Question :
If the answer is ‘No’, I’m OK with that…
I’m looking to see if this can be optimized any…it’s part of a much larger stored proc. CGCode
is varchar(50), Year
and Month
are smallint
, FEIN
is char(9)
select max(id)
from Table
where 1=1
and cgcode = 123
and datefromparts(cast(year as char(4)),cast(month as char(2)),'01') < getdate()
and totalcount > 0
group by cgcode, year, month, fein
Logical reads from actual execution plan: 1,566,473
Source table raw data 32 million+ records
Estimated rows: 640K, actual 55K, before the Group By kicks in
Implicit conversion warnings on Year/Month/CGCode
(comes in as bigint
)
Execution time roughly 7.5 seconds, doing a Non-Clustered Index Seek:
End result set is 114 rows (for this CGCode
we test with…others vary)
Performance is roughly the same in Prod on significantly better hardware than the Dev box. This is only going to get worse over time, as its pulling everything older than the current month, to populate a history chart in a UI.

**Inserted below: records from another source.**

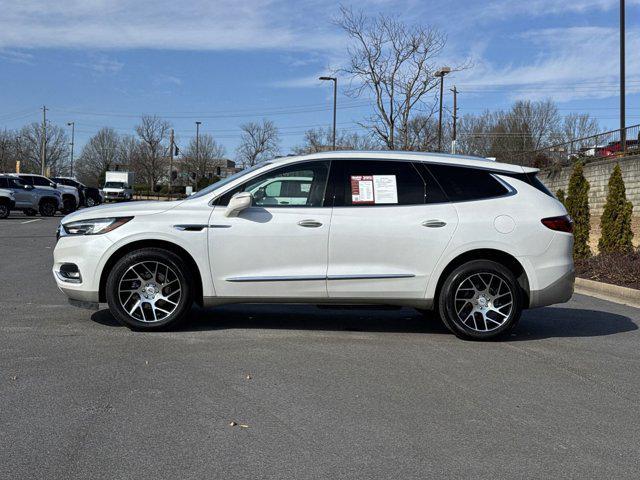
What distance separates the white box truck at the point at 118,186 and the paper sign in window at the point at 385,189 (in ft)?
176

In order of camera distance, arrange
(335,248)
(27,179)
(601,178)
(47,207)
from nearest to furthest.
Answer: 1. (335,248)
2. (601,178)
3. (47,207)
4. (27,179)

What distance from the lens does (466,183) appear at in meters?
6.80

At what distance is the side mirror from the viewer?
6445 mm

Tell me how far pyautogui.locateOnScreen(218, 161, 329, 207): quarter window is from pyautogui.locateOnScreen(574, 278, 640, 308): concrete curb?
17.6ft

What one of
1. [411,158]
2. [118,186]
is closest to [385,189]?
[411,158]

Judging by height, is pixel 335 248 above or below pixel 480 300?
above

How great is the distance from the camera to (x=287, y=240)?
21.5 ft

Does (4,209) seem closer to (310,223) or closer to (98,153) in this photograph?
(310,223)

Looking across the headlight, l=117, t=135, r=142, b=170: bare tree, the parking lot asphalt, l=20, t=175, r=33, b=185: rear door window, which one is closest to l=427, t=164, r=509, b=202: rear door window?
the parking lot asphalt

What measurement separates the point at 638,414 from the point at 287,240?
3.32 metres

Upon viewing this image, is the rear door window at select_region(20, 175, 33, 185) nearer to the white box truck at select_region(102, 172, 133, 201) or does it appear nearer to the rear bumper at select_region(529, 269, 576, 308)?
the white box truck at select_region(102, 172, 133, 201)

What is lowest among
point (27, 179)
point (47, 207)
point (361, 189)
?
point (47, 207)

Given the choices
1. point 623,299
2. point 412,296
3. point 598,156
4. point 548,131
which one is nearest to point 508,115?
point 548,131

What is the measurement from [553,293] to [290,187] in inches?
109
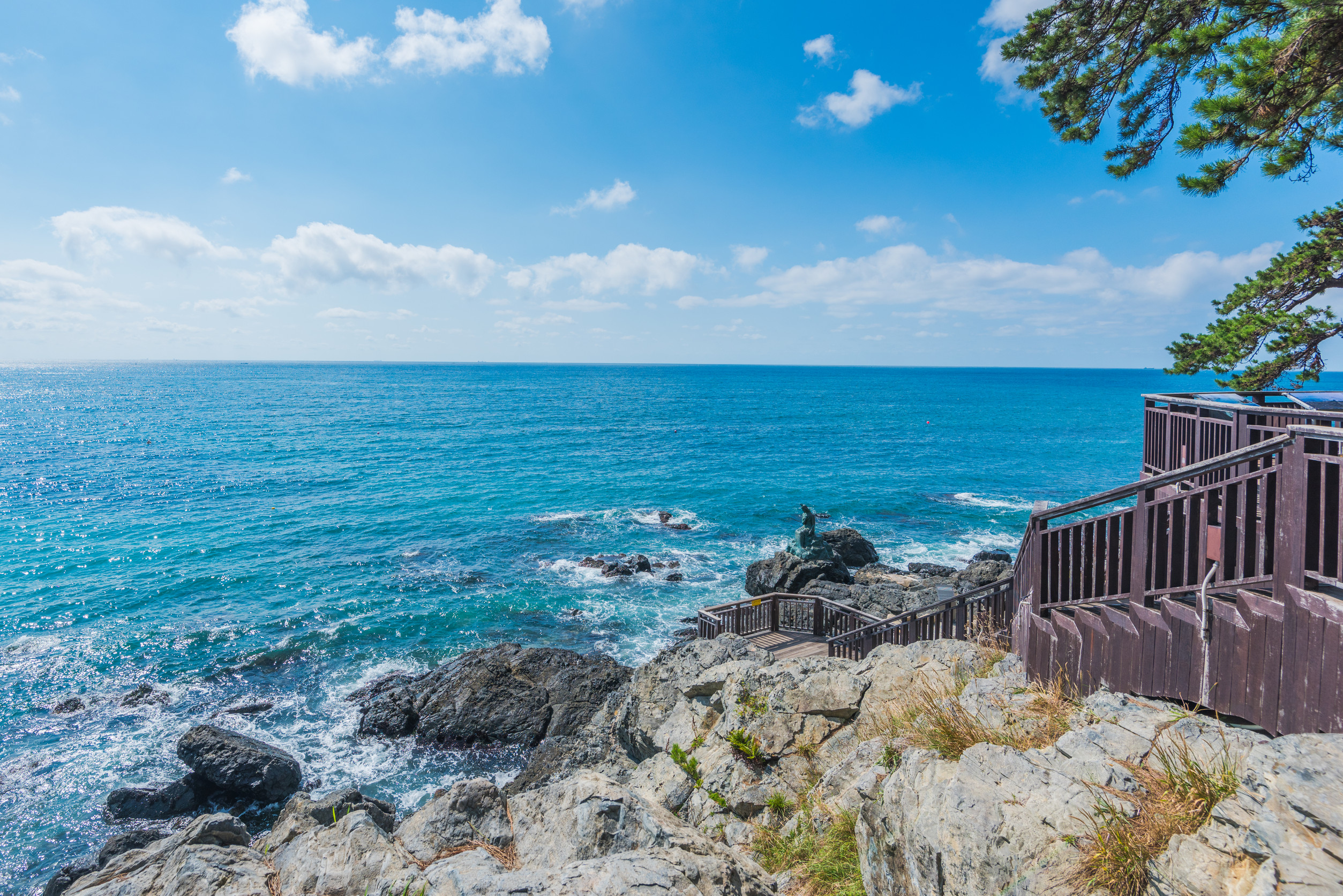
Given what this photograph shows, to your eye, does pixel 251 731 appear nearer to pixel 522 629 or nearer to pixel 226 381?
pixel 522 629

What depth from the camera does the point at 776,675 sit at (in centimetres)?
866

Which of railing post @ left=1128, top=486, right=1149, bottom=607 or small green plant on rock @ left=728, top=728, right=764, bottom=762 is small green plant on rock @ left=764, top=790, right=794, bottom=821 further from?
railing post @ left=1128, top=486, right=1149, bottom=607

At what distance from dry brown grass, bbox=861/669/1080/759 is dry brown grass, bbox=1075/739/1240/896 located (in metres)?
0.91

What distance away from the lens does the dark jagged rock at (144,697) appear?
17.6 metres

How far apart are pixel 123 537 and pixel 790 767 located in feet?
125

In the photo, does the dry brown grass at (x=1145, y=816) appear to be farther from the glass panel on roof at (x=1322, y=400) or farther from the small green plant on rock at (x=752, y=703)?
the glass panel on roof at (x=1322, y=400)

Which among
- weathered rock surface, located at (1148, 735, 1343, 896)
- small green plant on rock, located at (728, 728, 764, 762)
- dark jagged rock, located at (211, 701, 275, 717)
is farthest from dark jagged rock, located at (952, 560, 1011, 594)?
dark jagged rock, located at (211, 701, 275, 717)

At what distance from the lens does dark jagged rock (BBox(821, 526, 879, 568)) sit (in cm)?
2789

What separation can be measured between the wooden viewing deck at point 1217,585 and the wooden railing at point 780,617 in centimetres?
676

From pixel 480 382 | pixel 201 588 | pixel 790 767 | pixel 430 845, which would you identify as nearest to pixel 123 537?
pixel 201 588

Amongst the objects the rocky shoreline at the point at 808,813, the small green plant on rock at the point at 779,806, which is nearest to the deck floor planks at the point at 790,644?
the rocky shoreline at the point at 808,813

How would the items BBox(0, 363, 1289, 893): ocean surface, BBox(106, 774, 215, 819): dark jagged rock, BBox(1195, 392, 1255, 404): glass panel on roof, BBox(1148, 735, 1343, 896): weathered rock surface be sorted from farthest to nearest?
1. BBox(0, 363, 1289, 893): ocean surface
2. BBox(106, 774, 215, 819): dark jagged rock
3. BBox(1195, 392, 1255, 404): glass panel on roof
4. BBox(1148, 735, 1343, 896): weathered rock surface

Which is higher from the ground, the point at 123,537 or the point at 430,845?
the point at 430,845

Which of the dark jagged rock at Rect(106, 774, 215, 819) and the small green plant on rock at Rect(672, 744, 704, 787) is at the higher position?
the small green plant on rock at Rect(672, 744, 704, 787)
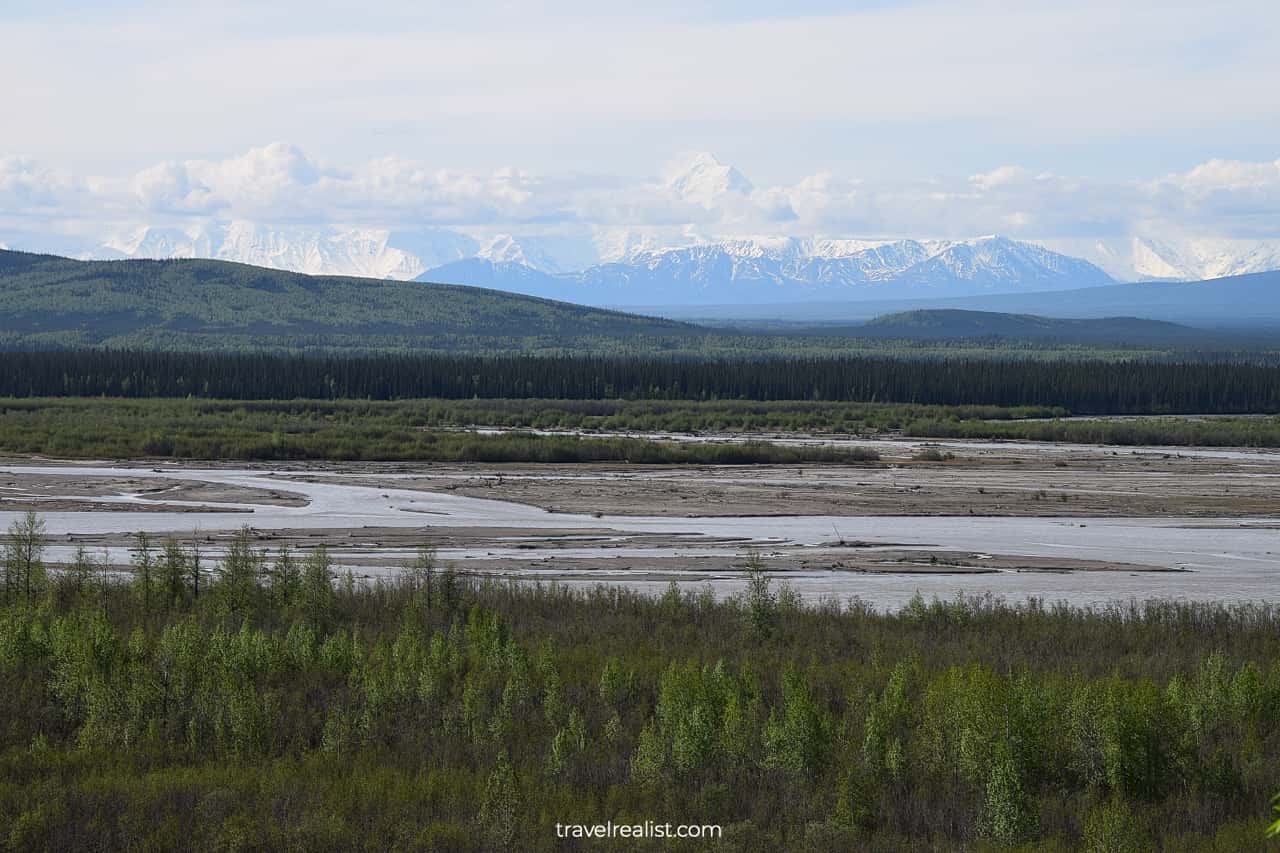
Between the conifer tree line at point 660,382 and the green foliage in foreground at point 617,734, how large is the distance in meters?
89.4

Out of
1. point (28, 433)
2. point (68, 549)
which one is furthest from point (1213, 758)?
point (28, 433)

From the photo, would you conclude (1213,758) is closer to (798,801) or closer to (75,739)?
(798,801)

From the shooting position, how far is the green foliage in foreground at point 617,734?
14.5m

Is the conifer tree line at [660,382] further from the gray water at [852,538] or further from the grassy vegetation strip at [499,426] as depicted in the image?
the gray water at [852,538]

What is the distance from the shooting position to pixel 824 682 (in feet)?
65.1

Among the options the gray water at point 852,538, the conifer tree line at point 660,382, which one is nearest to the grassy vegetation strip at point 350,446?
the gray water at point 852,538

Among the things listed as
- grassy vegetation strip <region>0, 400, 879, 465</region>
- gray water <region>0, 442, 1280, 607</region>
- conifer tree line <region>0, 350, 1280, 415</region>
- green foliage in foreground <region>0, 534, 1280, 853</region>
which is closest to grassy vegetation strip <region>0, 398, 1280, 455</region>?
grassy vegetation strip <region>0, 400, 879, 465</region>

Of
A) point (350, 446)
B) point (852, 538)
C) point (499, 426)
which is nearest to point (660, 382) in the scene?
point (499, 426)

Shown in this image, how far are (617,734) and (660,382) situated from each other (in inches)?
3986

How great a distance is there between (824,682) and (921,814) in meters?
4.71

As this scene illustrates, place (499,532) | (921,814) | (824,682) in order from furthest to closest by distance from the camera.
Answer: (499,532) < (824,682) < (921,814)

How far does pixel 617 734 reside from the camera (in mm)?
17297

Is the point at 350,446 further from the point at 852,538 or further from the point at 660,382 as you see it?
the point at 660,382

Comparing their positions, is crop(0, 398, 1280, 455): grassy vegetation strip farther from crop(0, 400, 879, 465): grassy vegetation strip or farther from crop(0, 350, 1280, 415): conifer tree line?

What other info can I provide?
The index being used currently:
CREATE NONCLUSTERED INDEX [COIX_Table_TotalCount] ON [dbo].[Table]
(
[TotalCount] ASC
)
INCLUDE ( [ID],
[CGCode],
[Year],
[Month],
[FEIN])
WITH (PAD_INDEX = OFF, STATISTICS_NORECOMPUTE = OFF, SORT_IN_TEMPDB = OFF, DROP_EXISTING = OFF,
ONLINE = OFF, ALLOW_ROW_LOCKS = ON, ALLOW_PAGE_LOCKS = ON) ON [PRIMARY]
GO
CGCode
limits the data most…281 values. year
is only 3-4 years worth of data, month
only 12 options there of course. TotalCount
is a bigint
, 17K distinct values across 32 million records. No idea what the purpose of the TotalCount
column is.
Answer :
First of all, I would rewrite this condition. As it is, it can’t use any index effectively.:
datefromparts(cast(year as char(4)),cast(month as char(2)),'01') < getdate()
Rewrite it so there is no functions or calculations applied to the columns:
( year < year(getdate())
or year = year(getdate()) and month <= month(getdate())
)
The rewrite would allow an index on (cgcode, year, month)
to be used – or even better a (cgcode, year, month, fein)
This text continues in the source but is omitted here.